Tungsten is a metal of high density, high hardness, with the highest melting point (3422 °C) of all metals and the highest boiling point (5930 °C) of all materials. This set of properties makes tungsten ideal for the manufacture of filaments of incandescent lamps, electrical resistors, welding electrodes and other elements subject to high operating temperatures. Thanks to its compact molecular structure (BCC), tungsten is ideal for the manufacture of shields, both rod-shaped and plate-shaped, against all types of radiation (gamma and neutron rays), with superior protection power to lead, without producing the typical toxicity released by this heavy metal. The military sector uses this material to a large extent since World War II due to its high density and hardness, ideal properties to manufacture armor for vehicles (land and air) and projectile points that are intended to attack tanks and airplanes. Its applications do not end here, tungsten alloys are commonly used in high-speed cutting tools, pen tips, fluorescent tubes, jewelry items and ceramic pastes.
Tungsten Filamet™ has the highest density of all existing filaments, even higher than GMass™, allowing parts to be made up to 4 times heavier than with conventional materials (PLA or ABS). Tungsten, despite belonging to the group of heavy metals, such as lead, is completely safe and non-toxic, being able to use and store this filament normally, without the need for any special safety equipment.

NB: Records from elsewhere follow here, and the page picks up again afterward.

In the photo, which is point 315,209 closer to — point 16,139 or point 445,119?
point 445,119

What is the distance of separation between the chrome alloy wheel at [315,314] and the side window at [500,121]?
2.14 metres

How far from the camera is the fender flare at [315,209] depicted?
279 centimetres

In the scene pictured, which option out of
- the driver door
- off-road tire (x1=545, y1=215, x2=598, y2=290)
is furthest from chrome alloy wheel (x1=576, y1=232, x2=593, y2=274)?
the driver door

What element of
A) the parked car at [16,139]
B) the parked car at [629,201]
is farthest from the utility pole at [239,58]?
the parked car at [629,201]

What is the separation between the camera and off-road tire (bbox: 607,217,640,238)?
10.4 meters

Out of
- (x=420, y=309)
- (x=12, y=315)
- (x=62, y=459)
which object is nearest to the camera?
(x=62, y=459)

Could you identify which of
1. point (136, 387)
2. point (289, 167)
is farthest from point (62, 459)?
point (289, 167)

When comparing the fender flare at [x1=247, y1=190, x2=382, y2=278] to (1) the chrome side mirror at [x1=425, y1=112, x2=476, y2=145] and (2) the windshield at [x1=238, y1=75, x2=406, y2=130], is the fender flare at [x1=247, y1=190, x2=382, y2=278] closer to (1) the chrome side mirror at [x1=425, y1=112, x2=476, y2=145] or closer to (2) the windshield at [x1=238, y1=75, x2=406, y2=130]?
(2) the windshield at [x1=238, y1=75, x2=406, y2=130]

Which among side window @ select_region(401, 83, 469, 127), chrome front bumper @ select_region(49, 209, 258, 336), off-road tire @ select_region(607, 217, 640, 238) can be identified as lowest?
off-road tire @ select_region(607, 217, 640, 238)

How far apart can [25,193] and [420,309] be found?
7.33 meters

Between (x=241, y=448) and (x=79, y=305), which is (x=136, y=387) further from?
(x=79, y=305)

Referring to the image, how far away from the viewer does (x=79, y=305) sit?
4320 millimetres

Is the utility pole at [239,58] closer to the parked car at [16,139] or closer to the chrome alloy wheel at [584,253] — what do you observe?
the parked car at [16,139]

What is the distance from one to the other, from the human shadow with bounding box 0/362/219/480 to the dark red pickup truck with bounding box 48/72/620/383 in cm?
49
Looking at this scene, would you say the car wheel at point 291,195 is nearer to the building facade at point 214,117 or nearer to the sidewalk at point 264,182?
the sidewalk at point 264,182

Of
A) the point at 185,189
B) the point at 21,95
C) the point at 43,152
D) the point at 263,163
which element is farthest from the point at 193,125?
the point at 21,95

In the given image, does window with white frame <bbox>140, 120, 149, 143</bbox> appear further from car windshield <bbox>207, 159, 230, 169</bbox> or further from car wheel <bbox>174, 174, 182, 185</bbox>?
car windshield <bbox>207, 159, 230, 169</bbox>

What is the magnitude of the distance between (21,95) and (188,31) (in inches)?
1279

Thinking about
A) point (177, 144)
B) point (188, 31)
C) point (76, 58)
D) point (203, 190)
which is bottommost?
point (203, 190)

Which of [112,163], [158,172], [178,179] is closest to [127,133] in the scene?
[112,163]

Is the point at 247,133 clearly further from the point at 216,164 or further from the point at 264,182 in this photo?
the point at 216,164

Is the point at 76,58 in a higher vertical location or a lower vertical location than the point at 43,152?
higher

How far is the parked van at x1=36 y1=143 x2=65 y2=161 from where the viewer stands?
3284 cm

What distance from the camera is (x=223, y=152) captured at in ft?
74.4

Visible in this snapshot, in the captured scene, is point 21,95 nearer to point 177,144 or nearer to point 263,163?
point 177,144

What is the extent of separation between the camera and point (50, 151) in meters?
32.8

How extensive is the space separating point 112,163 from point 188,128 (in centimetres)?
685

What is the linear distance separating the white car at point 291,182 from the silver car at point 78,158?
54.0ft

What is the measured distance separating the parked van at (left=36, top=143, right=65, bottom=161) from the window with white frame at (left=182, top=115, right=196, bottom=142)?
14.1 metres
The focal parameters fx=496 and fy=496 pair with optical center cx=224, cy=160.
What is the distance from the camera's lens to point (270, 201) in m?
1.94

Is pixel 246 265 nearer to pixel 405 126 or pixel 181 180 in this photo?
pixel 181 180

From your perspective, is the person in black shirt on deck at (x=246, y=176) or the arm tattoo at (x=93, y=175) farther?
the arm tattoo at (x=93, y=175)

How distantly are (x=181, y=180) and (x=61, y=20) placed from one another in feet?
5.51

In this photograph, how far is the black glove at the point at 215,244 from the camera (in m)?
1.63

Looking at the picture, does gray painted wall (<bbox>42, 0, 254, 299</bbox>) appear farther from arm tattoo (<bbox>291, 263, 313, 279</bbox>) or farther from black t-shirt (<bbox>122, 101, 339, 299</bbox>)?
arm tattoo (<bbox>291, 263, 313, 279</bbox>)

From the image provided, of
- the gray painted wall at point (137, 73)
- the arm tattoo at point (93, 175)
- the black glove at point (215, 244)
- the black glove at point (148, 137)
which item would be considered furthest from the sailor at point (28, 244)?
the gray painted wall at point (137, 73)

A remarkable application of tungsten Filamet™ (without sintering) is the impression of radiation shielding vessels (150 kva). These types of containers are used to transport radioactive medications without having to resort to lead (toxic) containers. Thanks to the density of tungsten, 1.6 higher than lead, this filament is ideal for creating any type of replacement part made from lead.
As with all Filamet™ metallic filaments, when printing tungsten Filamet™, the user must take into account that a stainless steel nozzle should be used, but due to the high density of tungsten, a nozzle diameter up to 0.3 mm that allows parts to be made in great detail, can be used.
The Virtual Foundry has been the pioneer in developing metallic filaments for 3D printing after many years of research and development. The great competitive advantage developed is that to obtain the pure metal parts it is only necessary to print the piece and sinter it in an oven. Other manufacturers that have tried to develop metallic filaments need to do one more process (prior to sintering in the furnace) which is the debinding that consists of a chemical process to separate the binder polymers from the metal. Therefore, it can be concluded that The Virtual Foundry is the pioneer and the benchmark in 3D metal FDM printing, obtaining a fairly simple process with results never seen so far in the world of metal fabrication.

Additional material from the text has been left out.